4. Judgment Not Erroneous as a Matter of Law
Defendants contend that the court had no power to reverse the priorities of the deeds of trust, that, having found that plaintiff was defrauded by Cavalier, Moles and Surety, plaintiff was relegated to recovering damages as prescribed in section 3343 of the Civil Code (out-of-pocket loss). While that section does provide a measure of damages in a fraud case involving real property, it does not preclude other remedies. The section expressly states: "Nothing herein contained shall be deemed to deny to any person having a cause of action for fraud or deceit any legal or equitable remedies to which such person may be entitled."
 It is proper that the court determined lien priorities instead of granting damages. By so doing, plaintiff is restored to what he expected under the agreement, and is not damaged. The court lets him retain the down payment of $20,000 as agreed, and lets him foreclose for nonpayment the purchase price deed of trust, as a first lien, as was agreed. Thus, plaintiff receives full value for his property. This was the fair and equitable way to determine this case.  The court has the power to determine priorities between deeds of trust or mortgages. (See Prouty v.
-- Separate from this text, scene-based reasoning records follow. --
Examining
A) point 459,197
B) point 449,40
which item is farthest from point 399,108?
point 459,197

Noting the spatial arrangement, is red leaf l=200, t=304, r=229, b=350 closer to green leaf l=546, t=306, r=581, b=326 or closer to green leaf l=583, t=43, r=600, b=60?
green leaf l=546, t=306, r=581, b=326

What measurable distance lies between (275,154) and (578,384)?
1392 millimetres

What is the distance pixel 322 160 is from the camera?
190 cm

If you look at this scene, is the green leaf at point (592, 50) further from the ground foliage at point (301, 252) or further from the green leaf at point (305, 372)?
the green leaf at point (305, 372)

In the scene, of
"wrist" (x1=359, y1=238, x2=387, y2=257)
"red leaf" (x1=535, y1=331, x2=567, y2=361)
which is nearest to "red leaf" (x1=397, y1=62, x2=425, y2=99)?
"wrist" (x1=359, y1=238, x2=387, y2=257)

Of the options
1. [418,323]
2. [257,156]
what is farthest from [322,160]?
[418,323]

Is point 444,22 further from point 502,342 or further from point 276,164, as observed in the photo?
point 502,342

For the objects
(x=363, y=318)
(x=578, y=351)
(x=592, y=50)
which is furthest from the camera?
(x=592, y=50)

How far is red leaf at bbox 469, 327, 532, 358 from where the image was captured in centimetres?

Devin (1897) 118 Cal. 258 [50 P. 380], an action brought to determine priorities between mortgages.)
5. The One-Acre Tract
 As hereinbefore shown, plaintiff's deed of trust omitted the 1 acre upon which the house was located. The court found that this omission was without plaintiff's knowledge or consent. Defendants contend that this finding is erroneous because the deposit receipt states that "one acre shall be reconveyed for down payment" and the only acre worth the $20,000 down payment was the one with the house on it. As the court refused to reform plaintiff's deed of trust to include this acre and to render judgment against Moles and Surety for damages, the error, if any, in this finding is immaterial.
Salsman, Acting P.J., and Devine, J., concurred.